Not, actually, literally, Natasha Henstridge, obviously, as hilarious and frightening as that would be. But writer and skeptic Benjamin Radford thinks that Henstridge's character, the killer, boob-having alien Sil, inspired the classic depiction of the Chupacabra ("a bipedal creature, 4 to 5 feet tall with spikes down its back, long, thin arms and legs, and an alienlike oblong head with red or black eyes"), first given to a Puerto Rican newspaper by a woman named Madelyne Tolentino:

The creature, Radford noticed, shared a strong resemblance to the alien/human hybrid in the 1995 sci-fi thriller Species.
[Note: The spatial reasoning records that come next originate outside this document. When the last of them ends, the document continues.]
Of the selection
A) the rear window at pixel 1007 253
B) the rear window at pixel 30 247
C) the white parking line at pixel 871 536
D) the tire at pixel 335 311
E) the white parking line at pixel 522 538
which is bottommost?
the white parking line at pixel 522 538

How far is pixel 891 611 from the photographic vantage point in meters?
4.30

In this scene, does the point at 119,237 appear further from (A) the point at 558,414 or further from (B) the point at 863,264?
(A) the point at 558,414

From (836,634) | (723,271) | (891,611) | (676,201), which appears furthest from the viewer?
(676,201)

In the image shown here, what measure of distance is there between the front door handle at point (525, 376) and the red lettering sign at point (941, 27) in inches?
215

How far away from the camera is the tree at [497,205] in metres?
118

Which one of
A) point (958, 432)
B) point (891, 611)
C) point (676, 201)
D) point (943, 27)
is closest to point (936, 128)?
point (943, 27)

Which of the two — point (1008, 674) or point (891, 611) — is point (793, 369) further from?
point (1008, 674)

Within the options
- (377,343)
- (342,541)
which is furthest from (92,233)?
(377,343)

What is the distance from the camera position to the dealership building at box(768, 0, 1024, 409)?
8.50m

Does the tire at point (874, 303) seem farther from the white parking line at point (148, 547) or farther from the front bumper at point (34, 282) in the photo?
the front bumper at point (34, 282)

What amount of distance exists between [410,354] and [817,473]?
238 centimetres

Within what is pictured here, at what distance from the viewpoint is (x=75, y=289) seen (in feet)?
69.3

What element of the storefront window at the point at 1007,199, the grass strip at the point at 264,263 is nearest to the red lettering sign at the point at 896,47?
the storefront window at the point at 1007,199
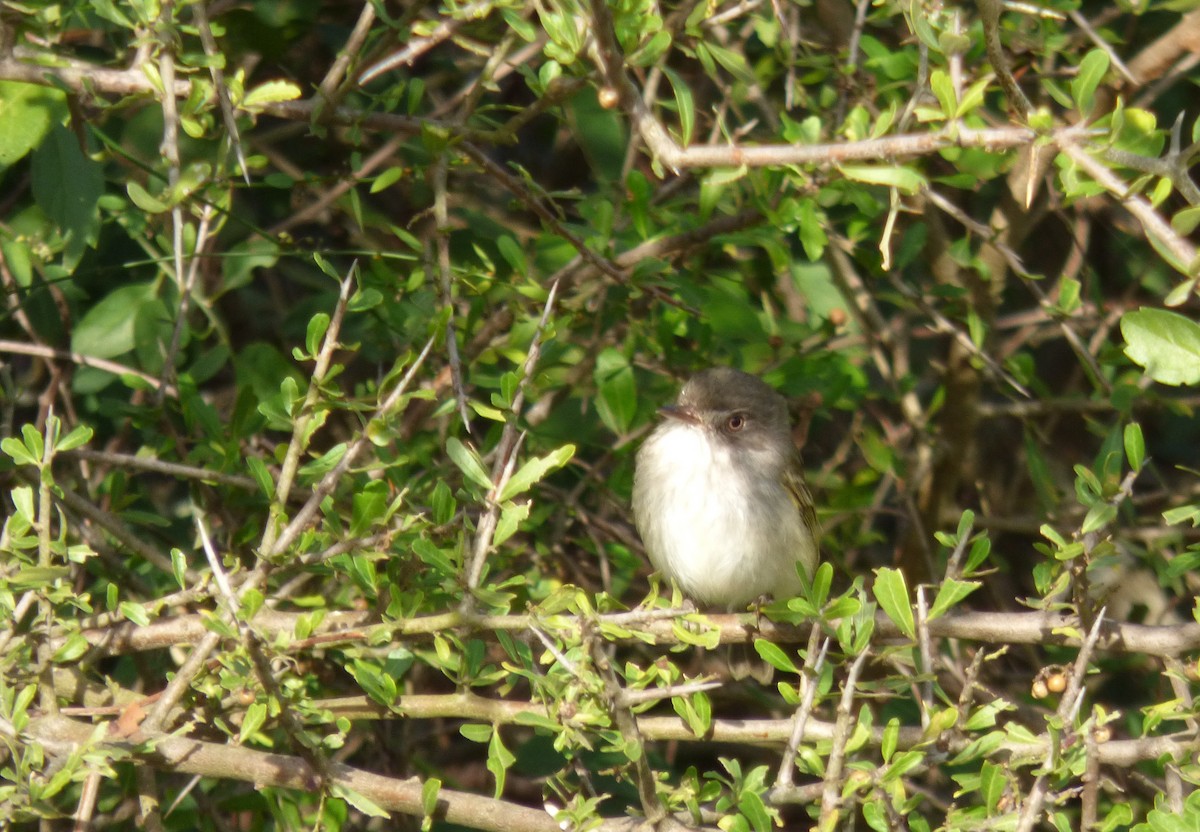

When he spoke to Tolentino, he asked her if the thing that she saw could have been inspired by the film. Indeed, she had seen the movie in the weeks prior to making her description.

"You can make a direct connection between the film hitting theaters, her seeing the creature in the film, seeing it in the street, making the report and entering the public conscious," Radford said.

Obviously, this doesn't mean the Chupacabra is conclusively made-up. Just that it was designed by the same guy who designed the alien in Species! God.